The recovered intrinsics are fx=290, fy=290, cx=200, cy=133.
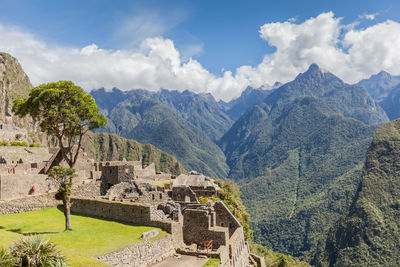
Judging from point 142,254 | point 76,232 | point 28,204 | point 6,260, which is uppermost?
point 6,260

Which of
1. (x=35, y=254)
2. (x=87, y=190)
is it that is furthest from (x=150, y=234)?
(x=87, y=190)

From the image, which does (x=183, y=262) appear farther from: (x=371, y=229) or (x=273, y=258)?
(x=371, y=229)

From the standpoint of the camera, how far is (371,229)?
147000 mm

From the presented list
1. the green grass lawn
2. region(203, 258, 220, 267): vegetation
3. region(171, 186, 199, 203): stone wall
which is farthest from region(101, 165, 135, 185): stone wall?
region(203, 258, 220, 267): vegetation

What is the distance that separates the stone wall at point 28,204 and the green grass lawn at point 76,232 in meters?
0.70

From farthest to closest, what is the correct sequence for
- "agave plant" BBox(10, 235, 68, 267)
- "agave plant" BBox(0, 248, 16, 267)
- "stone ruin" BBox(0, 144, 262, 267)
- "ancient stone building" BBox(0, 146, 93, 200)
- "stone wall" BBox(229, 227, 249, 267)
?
"ancient stone building" BBox(0, 146, 93, 200)
"stone wall" BBox(229, 227, 249, 267)
"stone ruin" BBox(0, 144, 262, 267)
"agave plant" BBox(10, 235, 68, 267)
"agave plant" BBox(0, 248, 16, 267)

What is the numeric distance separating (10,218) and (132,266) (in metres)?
13.8

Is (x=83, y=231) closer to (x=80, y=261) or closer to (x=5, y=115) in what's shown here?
(x=80, y=261)

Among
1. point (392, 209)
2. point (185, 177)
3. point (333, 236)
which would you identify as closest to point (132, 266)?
point (185, 177)

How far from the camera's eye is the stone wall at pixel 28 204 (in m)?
25.6

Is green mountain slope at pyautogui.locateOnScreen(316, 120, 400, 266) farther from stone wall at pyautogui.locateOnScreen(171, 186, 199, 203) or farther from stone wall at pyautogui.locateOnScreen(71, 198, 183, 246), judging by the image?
stone wall at pyautogui.locateOnScreen(71, 198, 183, 246)

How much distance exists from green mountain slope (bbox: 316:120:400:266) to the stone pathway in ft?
456

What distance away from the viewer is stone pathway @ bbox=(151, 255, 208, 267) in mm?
18703

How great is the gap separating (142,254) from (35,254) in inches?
295
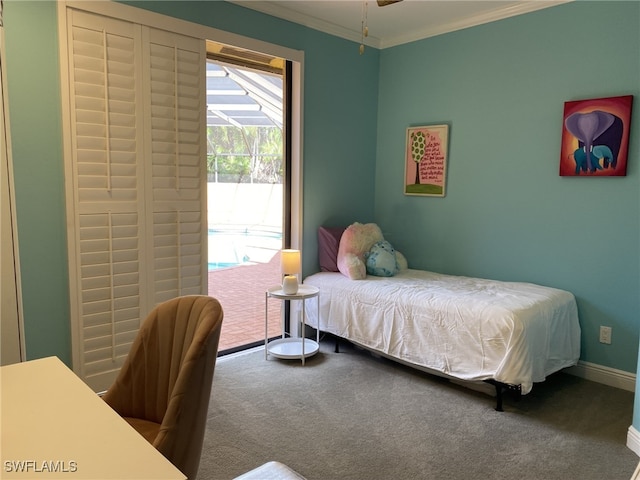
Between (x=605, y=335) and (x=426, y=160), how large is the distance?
6.17 feet

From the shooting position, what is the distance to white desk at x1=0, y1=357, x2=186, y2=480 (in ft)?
3.01

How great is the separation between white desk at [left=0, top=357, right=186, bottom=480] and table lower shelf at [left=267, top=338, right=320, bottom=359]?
219cm

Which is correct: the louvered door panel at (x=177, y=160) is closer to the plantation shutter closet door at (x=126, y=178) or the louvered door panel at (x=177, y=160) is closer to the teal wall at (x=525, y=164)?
the plantation shutter closet door at (x=126, y=178)

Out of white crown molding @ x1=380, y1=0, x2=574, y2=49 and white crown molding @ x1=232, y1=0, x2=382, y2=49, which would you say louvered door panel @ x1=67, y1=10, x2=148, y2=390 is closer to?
white crown molding @ x1=232, y1=0, x2=382, y2=49

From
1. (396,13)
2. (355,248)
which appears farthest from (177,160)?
(396,13)

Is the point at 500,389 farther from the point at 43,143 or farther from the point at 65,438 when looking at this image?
the point at 43,143

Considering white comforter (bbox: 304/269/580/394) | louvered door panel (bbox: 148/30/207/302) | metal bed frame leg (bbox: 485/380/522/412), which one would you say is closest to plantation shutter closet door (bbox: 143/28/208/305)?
A: louvered door panel (bbox: 148/30/207/302)

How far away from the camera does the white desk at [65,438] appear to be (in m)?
0.92

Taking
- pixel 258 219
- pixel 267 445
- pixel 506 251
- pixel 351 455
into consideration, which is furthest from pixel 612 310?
pixel 258 219

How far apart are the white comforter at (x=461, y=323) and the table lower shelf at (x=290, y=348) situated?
18cm

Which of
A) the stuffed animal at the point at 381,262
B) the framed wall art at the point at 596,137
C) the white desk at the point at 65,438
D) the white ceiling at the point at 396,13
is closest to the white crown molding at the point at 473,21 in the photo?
the white ceiling at the point at 396,13

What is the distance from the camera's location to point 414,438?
7.89 ft

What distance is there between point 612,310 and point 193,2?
3.40 metres

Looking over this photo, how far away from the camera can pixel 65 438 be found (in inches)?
40.3
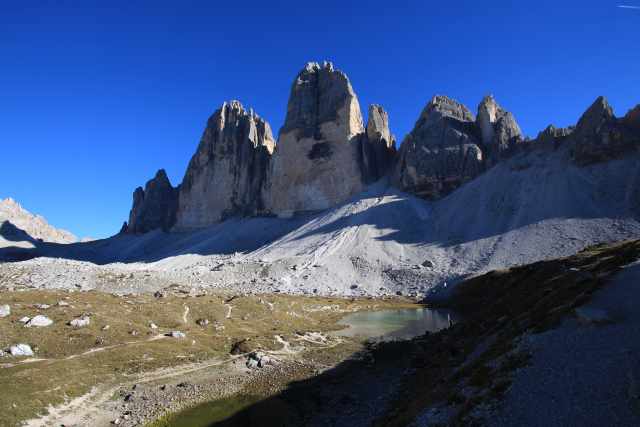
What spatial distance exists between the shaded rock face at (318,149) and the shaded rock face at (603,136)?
51.0m

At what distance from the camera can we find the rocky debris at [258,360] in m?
26.5

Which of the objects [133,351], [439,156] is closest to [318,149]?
[439,156]

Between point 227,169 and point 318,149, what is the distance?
44069 millimetres

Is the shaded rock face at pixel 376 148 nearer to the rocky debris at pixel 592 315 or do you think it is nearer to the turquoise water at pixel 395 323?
the turquoise water at pixel 395 323

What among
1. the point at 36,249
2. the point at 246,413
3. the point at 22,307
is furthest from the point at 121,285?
the point at 36,249

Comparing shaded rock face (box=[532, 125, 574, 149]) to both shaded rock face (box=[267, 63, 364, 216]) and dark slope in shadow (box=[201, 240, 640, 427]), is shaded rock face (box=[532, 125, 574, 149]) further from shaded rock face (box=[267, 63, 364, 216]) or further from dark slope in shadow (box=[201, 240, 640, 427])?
dark slope in shadow (box=[201, 240, 640, 427])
****
• _Exercise task_
Extract all the entries word for word; omit any pictures.

• _Answer to the task_
The recovered intrinsics are fx=290, fy=290, cx=200, cy=133.
Judging from point 142,254 | point 76,232 | point 28,204 | point 6,260, which is uppermost?
point 6,260

Which of
1. (x=35, y=254)
2. (x=87, y=190)
is it that is furthest from (x=150, y=234)?
(x=87, y=190)

From the image, which does (x=183, y=262) appear farther from: (x=371, y=229) or (x=273, y=258)?
(x=371, y=229)

From the standpoint of the camera, how far is (371,229)?
147000 mm

From the presented list
1. the green grass lawn
2. region(203, 258, 220, 267): vegetation
3. region(171, 186, 199, 203): stone wall
which is farthest from region(101, 165, 135, 185): stone wall?
region(203, 258, 220, 267): vegetation

What is the distance that separates the stone wall at point 28,204 and the green grass lawn at point 76,232 in meters?
0.70

From farthest to closest, what is the correct sequence for
- "agave plant" BBox(10, 235, 68, 267)
- "agave plant" BBox(0, 248, 16, 267)
- "stone ruin" BBox(0, 144, 262, 267)
- "ancient stone building" BBox(0, 146, 93, 200)
- "stone wall" BBox(229, 227, 249, 267)
?
"ancient stone building" BBox(0, 146, 93, 200)
"stone wall" BBox(229, 227, 249, 267)
"stone ruin" BBox(0, 144, 262, 267)
"agave plant" BBox(10, 235, 68, 267)
"agave plant" BBox(0, 248, 16, 267)

What is the numeric distance separating (10,218) and (132,266) (in metres)?
13.8

Is (x=83, y=231) closer to (x=80, y=261) or closer to (x=5, y=115) in what's shown here?
(x=80, y=261)

Among
1. point (392, 209)
2. point (185, 177)
3. point (333, 236)
which would you identify as closest to point (132, 266)?
point (185, 177)

How far from the camera's eye is the stone wall at pixel 28 204 (in m)?
25.6

Is green mountain slope at pyautogui.locateOnScreen(316, 120, 400, 266) farther from stone wall at pyautogui.locateOnScreen(171, 186, 199, 203) or farther from stone wall at pyautogui.locateOnScreen(71, 198, 183, 246), judging by the image?
stone wall at pyautogui.locateOnScreen(71, 198, 183, 246)

How much distance exists from green mountain slope (bbox: 316:120:400:266) to the stone pathway in ft?
456

What distance away from the viewer is stone pathway @ bbox=(151, 255, 208, 267) in mm?
18703

How great is the gap separating (142,254) from (35,254) in inches?
295
Between (x=605, y=335) and (x=426, y=160), how large is the distance?
6.17 feet

From the shooting position, what is the distance to white desk at x1=0, y1=357, x2=186, y2=480 (in ft)?
3.01

How great is the separation between white desk at [left=0, top=357, right=186, bottom=480] and table lower shelf at [left=267, top=338, right=320, bottom=359]?
219cm

Which is correct: the louvered door panel at (x=177, y=160) is closer to the plantation shutter closet door at (x=126, y=178) or the louvered door panel at (x=177, y=160) is closer to the teal wall at (x=525, y=164)?
the plantation shutter closet door at (x=126, y=178)

Out of white crown molding @ x1=380, y1=0, x2=574, y2=49 and white crown molding @ x1=232, y1=0, x2=382, y2=49, which would you say louvered door panel @ x1=67, y1=10, x2=148, y2=390 is closer to?
white crown molding @ x1=232, y1=0, x2=382, y2=49

From
1. (396,13)
2. (355,248)
which appears farthest from (177,160)?
(396,13)

Is the point at 500,389 farther from the point at 43,143 or farther from the point at 65,438 when looking at this image?
the point at 43,143

Considering white comforter (bbox: 304/269/580/394) | louvered door panel (bbox: 148/30/207/302) | metal bed frame leg (bbox: 485/380/522/412), which one would you say is closest to plantation shutter closet door (bbox: 143/28/208/305)?
A: louvered door panel (bbox: 148/30/207/302)

How far away from the camera does the white desk at [65,438] appear to be (in m)?
0.92

Taking
- pixel 258 219
- pixel 267 445
- pixel 506 251
- pixel 351 455
into consideration, which is furthest from pixel 612 310?
pixel 258 219

How far apart are the white comforter at (x=461, y=323) and the table lower shelf at (x=290, y=348) situated?
18cm

Which of
A) the stuffed animal at the point at 381,262
B) the framed wall art at the point at 596,137
C) the white desk at the point at 65,438
D) the white ceiling at the point at 396,13
is closest to the white crown molding at the point at 473,21 in the photo?
the white ceiling at the point at 396,13

What is the distance from the camera's location to point 414,438?
7.89 ft

What distance is there between point 612,310 and point 193,2?
3.40 metres

Looking over this photo, how far away from the camera can pixel 65 438 be found (in inches)?
40.3
What spatial distance exists between the shaded rock face at (318,149) and the shaded rock face at (603,136)?
51.0m

At what distance from the camera can we find the rocky debris at [258,360] in m?
26.5

Which of the objects [133,351], [439,156] is closest to [318,149]?
[439,156]

Between point 227,169 and point 318,149, what is the distance?
44069 millimetres

Is the shaded rock face at pixel 376 148 nearer to the rocky debris at pixel 592 315 or do you think it is nearer to the turquoise water at pixel 395 323?
the turquoise water at pixel 395 323

What among
1. the point at 36,249
2. the point at 246,413
3. the point at 22,307
is furthest from the point at 121,285?
the point at 36,249

Comparing shaded rock face (box=[532, 125, 574, 149]) to both shaded rock face (box=[267, 63, 364, 216]) and dark slope in shadow (box=[201, 240, 640, 427]), is shaded rock face (box=[532, 125, 574, 149]) further from shaded rock face (box=[267, 63, 364, 216]) or further from dark slope in shadow (box=[201, 240, 640, 427])?
dark slope in shadow (box=[201, 240, 640, 427])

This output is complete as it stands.